◆ WHAT IS REQUIRED
Find the word "simultaneously" in the records below. List each line containing it.

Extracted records
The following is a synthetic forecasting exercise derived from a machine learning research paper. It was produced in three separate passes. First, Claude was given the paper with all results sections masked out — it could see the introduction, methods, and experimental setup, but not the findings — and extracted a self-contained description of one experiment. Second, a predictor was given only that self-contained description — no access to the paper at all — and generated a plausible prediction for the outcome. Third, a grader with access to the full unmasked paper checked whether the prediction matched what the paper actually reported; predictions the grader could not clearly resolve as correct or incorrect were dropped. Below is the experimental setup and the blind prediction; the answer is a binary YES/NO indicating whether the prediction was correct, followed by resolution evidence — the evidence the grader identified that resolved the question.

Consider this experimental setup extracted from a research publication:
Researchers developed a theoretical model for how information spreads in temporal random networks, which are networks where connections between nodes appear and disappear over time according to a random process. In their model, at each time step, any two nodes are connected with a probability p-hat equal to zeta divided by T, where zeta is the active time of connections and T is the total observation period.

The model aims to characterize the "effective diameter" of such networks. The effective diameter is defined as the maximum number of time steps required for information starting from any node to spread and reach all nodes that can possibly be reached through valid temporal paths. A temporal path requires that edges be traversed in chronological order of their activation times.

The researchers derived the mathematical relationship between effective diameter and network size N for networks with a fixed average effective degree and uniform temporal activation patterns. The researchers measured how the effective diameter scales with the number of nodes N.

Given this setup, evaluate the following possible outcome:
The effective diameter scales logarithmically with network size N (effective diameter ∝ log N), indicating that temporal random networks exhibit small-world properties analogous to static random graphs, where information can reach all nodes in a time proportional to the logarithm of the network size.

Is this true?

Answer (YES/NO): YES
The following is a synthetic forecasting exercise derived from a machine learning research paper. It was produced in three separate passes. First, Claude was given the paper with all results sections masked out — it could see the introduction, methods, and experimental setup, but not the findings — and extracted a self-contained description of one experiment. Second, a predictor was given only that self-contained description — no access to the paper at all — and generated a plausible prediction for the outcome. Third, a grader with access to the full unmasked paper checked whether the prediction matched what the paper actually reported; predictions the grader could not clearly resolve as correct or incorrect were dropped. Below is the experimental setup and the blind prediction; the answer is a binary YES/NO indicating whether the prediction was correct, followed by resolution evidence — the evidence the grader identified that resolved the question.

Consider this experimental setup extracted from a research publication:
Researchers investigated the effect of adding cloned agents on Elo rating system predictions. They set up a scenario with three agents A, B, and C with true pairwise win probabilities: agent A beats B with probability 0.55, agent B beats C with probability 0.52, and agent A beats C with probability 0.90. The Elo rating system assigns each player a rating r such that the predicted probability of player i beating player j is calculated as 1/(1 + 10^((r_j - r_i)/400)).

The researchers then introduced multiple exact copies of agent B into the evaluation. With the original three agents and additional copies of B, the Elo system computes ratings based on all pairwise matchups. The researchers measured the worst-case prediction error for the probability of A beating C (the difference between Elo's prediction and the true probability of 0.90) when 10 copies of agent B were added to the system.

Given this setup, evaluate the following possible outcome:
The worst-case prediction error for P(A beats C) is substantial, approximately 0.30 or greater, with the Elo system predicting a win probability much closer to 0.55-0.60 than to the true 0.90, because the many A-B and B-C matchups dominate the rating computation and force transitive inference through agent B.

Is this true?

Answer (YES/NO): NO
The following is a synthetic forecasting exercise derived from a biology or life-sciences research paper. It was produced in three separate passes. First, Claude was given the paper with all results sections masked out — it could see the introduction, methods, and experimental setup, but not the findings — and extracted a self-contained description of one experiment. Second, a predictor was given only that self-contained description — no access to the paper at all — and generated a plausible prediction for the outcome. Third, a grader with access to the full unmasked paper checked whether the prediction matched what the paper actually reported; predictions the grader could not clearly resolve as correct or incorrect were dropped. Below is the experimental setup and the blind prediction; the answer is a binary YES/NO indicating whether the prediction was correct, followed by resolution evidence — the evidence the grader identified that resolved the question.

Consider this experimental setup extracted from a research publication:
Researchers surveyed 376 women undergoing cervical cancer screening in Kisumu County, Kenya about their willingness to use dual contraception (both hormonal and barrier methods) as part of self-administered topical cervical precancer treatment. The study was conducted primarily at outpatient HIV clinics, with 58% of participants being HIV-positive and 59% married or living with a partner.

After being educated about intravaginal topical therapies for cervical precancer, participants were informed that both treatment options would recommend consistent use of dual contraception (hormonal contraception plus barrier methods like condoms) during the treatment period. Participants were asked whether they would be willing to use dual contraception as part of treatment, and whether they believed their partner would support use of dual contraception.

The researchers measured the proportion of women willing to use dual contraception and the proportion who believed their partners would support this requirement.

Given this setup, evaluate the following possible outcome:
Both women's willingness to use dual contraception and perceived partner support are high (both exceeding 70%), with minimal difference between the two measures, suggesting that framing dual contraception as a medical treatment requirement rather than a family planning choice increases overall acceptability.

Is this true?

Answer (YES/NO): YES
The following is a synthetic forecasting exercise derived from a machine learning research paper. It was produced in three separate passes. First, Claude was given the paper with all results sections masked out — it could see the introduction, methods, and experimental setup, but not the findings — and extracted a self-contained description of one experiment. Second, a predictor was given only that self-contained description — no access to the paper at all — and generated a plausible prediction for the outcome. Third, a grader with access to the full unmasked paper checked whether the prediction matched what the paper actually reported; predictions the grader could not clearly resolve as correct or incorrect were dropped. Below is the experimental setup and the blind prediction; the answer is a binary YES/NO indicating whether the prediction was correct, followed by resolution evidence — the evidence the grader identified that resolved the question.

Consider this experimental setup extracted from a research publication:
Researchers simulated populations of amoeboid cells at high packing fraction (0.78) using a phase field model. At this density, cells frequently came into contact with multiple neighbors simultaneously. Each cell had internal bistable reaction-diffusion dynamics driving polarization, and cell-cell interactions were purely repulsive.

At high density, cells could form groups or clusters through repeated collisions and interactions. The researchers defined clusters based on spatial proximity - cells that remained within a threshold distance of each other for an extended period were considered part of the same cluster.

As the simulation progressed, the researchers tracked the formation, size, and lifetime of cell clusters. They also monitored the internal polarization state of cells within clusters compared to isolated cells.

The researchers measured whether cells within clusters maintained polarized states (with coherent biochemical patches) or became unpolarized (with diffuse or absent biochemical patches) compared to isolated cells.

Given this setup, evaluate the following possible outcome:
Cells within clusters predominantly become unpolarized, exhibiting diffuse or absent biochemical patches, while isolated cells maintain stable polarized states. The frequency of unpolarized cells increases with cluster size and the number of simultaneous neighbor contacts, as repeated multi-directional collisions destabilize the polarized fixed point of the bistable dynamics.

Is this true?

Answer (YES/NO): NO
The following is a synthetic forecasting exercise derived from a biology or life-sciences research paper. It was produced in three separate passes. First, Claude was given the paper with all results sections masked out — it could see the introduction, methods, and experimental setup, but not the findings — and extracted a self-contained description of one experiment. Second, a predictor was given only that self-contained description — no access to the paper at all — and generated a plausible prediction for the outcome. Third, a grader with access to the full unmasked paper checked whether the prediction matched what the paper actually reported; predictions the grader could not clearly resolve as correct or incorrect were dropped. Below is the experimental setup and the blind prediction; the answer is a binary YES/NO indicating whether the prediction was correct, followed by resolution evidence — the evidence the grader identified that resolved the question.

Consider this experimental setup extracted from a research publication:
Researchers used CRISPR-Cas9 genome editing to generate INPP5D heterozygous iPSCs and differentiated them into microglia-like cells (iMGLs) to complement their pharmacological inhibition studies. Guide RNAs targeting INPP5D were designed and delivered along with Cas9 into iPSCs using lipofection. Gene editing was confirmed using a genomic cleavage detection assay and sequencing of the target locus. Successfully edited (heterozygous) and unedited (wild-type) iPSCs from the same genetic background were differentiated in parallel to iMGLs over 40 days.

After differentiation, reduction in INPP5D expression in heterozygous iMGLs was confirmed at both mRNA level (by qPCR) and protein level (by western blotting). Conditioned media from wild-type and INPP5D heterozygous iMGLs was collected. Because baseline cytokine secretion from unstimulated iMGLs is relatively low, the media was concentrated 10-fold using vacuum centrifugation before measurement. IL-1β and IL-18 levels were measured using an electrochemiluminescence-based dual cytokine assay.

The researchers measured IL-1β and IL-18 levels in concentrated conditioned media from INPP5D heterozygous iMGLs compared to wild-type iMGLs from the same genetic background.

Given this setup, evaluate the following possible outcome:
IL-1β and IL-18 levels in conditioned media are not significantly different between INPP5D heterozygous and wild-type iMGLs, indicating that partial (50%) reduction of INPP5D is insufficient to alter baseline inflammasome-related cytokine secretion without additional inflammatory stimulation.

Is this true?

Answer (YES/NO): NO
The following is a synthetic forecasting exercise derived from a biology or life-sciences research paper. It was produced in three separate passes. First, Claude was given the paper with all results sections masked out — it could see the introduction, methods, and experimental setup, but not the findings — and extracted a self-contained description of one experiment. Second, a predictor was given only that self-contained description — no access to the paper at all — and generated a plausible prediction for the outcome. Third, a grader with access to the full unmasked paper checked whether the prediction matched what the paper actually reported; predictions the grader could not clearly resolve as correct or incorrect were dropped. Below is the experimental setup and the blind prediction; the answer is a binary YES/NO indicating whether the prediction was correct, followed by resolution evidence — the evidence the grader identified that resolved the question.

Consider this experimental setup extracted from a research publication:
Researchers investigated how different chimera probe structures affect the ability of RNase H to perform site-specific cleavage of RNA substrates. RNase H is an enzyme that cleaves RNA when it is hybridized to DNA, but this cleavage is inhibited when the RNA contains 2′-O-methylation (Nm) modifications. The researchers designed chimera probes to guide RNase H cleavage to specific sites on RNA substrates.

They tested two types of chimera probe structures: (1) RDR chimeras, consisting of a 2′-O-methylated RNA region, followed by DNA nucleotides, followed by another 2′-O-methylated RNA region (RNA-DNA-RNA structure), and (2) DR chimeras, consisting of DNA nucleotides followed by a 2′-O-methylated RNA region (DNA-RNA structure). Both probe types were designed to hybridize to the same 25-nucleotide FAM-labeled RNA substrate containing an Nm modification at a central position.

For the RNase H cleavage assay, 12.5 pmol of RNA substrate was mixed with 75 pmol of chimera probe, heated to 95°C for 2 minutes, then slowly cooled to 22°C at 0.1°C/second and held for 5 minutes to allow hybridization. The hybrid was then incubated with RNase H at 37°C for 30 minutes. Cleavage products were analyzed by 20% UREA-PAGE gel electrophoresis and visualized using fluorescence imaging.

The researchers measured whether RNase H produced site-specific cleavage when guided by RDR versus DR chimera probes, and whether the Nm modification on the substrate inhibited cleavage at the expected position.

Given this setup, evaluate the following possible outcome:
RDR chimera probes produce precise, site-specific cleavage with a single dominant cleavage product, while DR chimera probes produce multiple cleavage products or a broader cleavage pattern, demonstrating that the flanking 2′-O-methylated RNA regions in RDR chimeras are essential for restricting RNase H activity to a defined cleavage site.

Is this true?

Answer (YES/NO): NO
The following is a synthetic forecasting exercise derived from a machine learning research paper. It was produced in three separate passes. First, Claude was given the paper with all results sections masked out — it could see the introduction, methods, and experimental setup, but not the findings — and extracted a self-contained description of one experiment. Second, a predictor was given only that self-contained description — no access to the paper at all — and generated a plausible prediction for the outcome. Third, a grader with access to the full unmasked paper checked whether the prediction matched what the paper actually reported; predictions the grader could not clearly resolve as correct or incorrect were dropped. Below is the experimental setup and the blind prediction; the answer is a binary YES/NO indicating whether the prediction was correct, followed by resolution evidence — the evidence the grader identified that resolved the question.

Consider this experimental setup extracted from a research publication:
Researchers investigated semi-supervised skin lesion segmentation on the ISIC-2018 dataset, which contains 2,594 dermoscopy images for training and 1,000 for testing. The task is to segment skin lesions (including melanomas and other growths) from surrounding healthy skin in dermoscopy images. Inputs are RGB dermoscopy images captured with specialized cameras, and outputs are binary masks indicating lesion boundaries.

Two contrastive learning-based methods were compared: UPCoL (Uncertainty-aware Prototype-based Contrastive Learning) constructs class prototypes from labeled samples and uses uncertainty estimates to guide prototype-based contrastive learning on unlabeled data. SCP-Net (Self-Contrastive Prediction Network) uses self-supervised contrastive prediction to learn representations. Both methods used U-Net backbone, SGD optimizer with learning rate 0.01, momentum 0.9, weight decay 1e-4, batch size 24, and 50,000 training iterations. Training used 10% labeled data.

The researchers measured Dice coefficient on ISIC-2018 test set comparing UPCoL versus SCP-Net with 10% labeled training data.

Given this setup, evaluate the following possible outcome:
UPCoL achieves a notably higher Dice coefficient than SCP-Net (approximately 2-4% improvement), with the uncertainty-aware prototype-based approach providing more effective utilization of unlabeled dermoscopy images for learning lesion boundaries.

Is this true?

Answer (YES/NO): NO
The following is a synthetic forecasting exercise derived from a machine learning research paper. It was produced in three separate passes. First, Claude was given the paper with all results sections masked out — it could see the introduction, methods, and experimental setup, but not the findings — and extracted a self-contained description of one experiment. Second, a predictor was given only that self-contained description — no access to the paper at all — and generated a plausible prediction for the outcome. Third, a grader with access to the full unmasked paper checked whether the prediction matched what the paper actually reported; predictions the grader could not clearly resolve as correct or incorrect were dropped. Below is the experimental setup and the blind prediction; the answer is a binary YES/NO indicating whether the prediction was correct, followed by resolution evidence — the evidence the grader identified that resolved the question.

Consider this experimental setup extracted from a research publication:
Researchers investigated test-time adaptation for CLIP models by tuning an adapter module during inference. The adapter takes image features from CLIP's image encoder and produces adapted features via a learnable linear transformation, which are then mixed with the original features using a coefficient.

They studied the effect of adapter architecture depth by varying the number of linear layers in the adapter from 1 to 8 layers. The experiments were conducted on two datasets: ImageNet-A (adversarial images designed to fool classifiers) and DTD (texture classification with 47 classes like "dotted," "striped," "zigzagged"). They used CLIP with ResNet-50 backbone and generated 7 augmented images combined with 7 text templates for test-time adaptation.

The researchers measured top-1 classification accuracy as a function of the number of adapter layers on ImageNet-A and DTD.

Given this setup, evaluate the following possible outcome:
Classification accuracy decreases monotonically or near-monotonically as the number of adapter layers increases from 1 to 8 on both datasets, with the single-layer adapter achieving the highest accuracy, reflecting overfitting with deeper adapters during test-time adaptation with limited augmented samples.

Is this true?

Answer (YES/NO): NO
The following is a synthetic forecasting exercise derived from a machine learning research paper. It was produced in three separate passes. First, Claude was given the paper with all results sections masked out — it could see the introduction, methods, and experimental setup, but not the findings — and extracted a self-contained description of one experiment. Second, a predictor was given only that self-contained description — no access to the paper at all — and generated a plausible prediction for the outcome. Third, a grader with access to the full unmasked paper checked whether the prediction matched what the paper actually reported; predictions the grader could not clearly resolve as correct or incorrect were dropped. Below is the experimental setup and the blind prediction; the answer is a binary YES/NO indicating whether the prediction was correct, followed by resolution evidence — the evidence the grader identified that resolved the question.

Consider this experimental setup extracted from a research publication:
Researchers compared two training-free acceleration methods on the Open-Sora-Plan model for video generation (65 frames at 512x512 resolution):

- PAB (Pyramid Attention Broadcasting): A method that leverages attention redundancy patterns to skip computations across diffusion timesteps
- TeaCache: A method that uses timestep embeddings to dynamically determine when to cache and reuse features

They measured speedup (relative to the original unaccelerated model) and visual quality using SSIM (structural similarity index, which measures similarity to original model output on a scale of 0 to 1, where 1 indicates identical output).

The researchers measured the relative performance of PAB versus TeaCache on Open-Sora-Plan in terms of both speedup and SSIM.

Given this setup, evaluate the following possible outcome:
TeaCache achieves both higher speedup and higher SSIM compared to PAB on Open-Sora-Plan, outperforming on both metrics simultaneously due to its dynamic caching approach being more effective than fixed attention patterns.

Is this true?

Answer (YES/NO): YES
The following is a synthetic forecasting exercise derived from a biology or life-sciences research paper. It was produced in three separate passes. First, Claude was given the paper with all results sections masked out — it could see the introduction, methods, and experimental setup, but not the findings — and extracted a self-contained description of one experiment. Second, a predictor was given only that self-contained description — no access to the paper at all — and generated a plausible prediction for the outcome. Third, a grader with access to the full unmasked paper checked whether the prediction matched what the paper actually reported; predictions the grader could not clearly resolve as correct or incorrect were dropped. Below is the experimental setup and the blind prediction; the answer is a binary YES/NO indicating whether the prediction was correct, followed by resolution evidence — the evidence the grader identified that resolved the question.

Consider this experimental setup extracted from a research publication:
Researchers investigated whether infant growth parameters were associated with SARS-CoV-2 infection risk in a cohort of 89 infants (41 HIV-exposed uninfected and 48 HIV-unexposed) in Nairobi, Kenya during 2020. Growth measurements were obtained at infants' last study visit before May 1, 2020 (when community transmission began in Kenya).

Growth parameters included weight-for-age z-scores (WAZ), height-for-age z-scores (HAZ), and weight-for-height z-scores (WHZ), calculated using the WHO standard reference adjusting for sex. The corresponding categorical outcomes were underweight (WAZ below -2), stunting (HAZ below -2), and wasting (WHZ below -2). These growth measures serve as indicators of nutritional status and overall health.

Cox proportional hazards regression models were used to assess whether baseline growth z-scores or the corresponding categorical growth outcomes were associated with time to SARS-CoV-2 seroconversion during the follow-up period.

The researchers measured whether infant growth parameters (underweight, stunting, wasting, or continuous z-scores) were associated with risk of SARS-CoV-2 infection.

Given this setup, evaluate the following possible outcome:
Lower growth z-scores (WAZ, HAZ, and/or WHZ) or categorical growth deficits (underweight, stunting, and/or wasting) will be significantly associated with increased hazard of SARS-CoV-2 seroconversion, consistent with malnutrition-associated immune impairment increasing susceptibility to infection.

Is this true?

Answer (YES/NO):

◆ OUTPUT OF THE TASK
Researchers simulated populations of amoeboid cells at high packing fraction (0.78) using a phase field model. At this density, cells frequently came into contact with multiple neighbors simultaneously. Each cell had internal bistable reaction-diffusion dynamics driving polarization, and cell-cell interactions were purely repulsive.
TeaCache achieves both higher speedup and higher SSIM compared to PAB on Open-Sora-Plan, outperforming on both metrics simultaneously due to its dynamic caching approach being more effective than fixed attention patterns.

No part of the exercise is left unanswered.